PLoS ONE (Jan 2024)

Monitoring emerging pathogens using negative nucleic acid test results from endemic pathogens in pig populations: Application to porcine enteric coronaviruses.

  • Ana Paula Serafini Poeta Silva,
  • Guilherme Arruda Cezar,
  • Edison Sousa Magalhães,
  • Kinath Rupasinghe,
  • Srijita Chandra,
  • Gustavo S Silva,
  • Marcelo Almeida,
  • Bret Crim,
  • Eric Burrough,
  • Phillip Gauger,
  • Christopher Siepker,
  • Marta Mainenti,
  • Michael Zeller,
  • Rodger G Main,
  • Mary Thurn,
  • Paulo Fioravante,
  • Cesar Corzo,
  • Albert Rovira,
  • Hemant Naikare,
  • Rob McGaughey,
  • Franco Matias Ferreyra,
  • Jamie Retallick,
  • Jordan Gebhardt,
  • Angela Pillatzki,
  • Jon Greseth,
  • Darren Kersey,
  • Travis Clement,
  • Jane Christopher-Hennings,
  • Melanie Prarat,
  • Ashley Johnson,
  • Dennis Summers,
  • Craig Bowen,
  • Kenitra Hendrix,
  • Joseph Boyle,
  • Daniel Correia Lima Linhares,
  • Giovani Trevisan

DOI
https://doi.org/10.1371/journal.pone.0306532
Journal volume & issue
Vol. 19, no. 7
p. e0306532

Abstract

Read online

This study evaluated the use of endemic enteric coronaviruses polymerase chain reaction (PCR)-negative testing results as an alternative approach to detect the emergence of animal health threats with similar clinical diseases presentation.

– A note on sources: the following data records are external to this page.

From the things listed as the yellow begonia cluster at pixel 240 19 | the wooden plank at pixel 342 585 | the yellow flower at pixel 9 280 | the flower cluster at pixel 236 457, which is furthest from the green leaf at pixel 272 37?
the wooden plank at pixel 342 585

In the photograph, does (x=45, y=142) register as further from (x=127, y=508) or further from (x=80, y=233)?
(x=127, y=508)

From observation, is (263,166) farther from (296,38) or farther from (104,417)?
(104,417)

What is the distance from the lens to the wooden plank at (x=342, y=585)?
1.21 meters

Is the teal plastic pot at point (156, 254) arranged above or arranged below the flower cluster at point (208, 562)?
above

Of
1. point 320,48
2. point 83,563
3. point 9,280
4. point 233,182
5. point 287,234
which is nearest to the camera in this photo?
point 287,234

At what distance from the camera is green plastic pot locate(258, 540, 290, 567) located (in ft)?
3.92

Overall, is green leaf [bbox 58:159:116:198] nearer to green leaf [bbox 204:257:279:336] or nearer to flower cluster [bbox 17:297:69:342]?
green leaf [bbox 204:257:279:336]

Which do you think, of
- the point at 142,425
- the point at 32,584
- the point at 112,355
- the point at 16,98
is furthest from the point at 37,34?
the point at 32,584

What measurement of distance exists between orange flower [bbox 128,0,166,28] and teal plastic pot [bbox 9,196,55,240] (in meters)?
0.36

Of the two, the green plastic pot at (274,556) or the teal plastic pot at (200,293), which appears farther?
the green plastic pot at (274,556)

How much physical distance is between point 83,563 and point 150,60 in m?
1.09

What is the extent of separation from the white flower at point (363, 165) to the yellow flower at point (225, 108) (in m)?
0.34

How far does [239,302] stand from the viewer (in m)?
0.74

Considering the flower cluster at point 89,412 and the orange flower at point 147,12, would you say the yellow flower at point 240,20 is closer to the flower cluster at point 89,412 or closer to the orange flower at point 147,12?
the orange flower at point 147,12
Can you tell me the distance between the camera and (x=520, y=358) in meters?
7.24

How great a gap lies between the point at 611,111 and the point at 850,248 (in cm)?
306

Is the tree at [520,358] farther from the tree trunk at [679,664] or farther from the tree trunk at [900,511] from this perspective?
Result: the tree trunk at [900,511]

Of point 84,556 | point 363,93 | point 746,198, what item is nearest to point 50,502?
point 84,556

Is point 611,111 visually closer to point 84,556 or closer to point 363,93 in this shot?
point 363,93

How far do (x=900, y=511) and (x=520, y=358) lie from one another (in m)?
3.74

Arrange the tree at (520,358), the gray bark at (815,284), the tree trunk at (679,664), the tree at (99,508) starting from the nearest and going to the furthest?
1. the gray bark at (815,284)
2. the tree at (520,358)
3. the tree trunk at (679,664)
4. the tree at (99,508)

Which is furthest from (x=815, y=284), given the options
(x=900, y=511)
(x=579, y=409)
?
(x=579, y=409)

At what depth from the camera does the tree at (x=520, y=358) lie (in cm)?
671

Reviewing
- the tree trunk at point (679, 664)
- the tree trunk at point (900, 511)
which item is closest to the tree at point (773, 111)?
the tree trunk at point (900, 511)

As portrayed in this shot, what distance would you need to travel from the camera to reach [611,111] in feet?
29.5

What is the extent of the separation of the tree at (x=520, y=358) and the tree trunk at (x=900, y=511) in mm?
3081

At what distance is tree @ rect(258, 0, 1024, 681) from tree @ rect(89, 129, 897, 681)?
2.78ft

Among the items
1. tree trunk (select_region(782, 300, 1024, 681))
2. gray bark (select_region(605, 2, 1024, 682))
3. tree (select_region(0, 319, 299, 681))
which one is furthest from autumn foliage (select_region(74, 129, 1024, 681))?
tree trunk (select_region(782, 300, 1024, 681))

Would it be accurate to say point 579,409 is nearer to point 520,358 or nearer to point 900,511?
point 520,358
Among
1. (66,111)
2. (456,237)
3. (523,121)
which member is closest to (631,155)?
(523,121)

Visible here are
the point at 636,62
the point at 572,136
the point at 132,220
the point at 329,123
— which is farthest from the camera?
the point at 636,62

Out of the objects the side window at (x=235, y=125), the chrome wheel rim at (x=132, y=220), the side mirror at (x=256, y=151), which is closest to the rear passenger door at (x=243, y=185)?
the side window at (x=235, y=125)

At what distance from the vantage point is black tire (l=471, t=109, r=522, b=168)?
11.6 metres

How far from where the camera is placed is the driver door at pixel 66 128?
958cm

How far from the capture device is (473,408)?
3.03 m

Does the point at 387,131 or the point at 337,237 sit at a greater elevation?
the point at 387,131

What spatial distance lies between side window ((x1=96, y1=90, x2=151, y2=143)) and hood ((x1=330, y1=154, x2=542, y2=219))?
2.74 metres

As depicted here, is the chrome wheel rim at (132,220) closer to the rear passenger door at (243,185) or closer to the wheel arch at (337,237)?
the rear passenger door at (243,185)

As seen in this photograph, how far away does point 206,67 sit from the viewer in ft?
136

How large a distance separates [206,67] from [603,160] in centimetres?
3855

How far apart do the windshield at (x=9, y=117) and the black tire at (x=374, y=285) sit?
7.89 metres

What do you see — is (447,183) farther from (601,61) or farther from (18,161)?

This retrospective study, conducted in the United States, used PCR-negative testing results from porcine samples tested at six veterinary diagnostic laboratories. As a proof of concept, the database was first searched for transmissible gastroenteritis virus (TGEV) negative submissions between January 1st, 2010, through April 29th, 2013, when the first porcine epidemic diarrhea virus (PEDV) case was diagnosed. Secondly, TGEV- and PEDV-negative submissions were used to detect the porcine delta coronavirus (PDCoV) emergence in 2014. Lastly, encountered best detection algorithms were implemented to prospectively monitor the 2023 enteric coronavirus-negative submissions. Time series (weekly TGEV-negative counts) and Seasonal Autoregressive-Integrated Moving-Average (SARIMA) were used to control for outliers, trends, and seasonality. The SARIMA's fitted and residuals were then subjected to anomaly detection algorithms (EARS, EWMA, CUSUM, Farrington) to identify alarms, defined as weeks of higher TGEV-negativity than what was predicted by models preceding the PEDV emergence. The best-performing detection algorithms had the lowest false alarms (number of alarms detected during the baseline) and highest time to detect (number of weeks between the first alarm and PEDV emergence). The best-performing detection algorithms were CUSUM, EWMA, and Farrington flexible using SARIMA fitted values, having a lower false alarm rate and identified alarms 4 to 17 weeks before PEDV and PDCoV emergences. No alarms were identified in the 2023 enteric negative testing results. The negative-based monitoring system functioned in the case of PEDV propagating epidemic and in the presence of a concurrent propagating epidemic with the PDCoV emergence. It demonstrated its applicability as an additional tool for diagnostic data monitoring of emergent pathogens having similar clinical disease as the monitored endemic pathogens.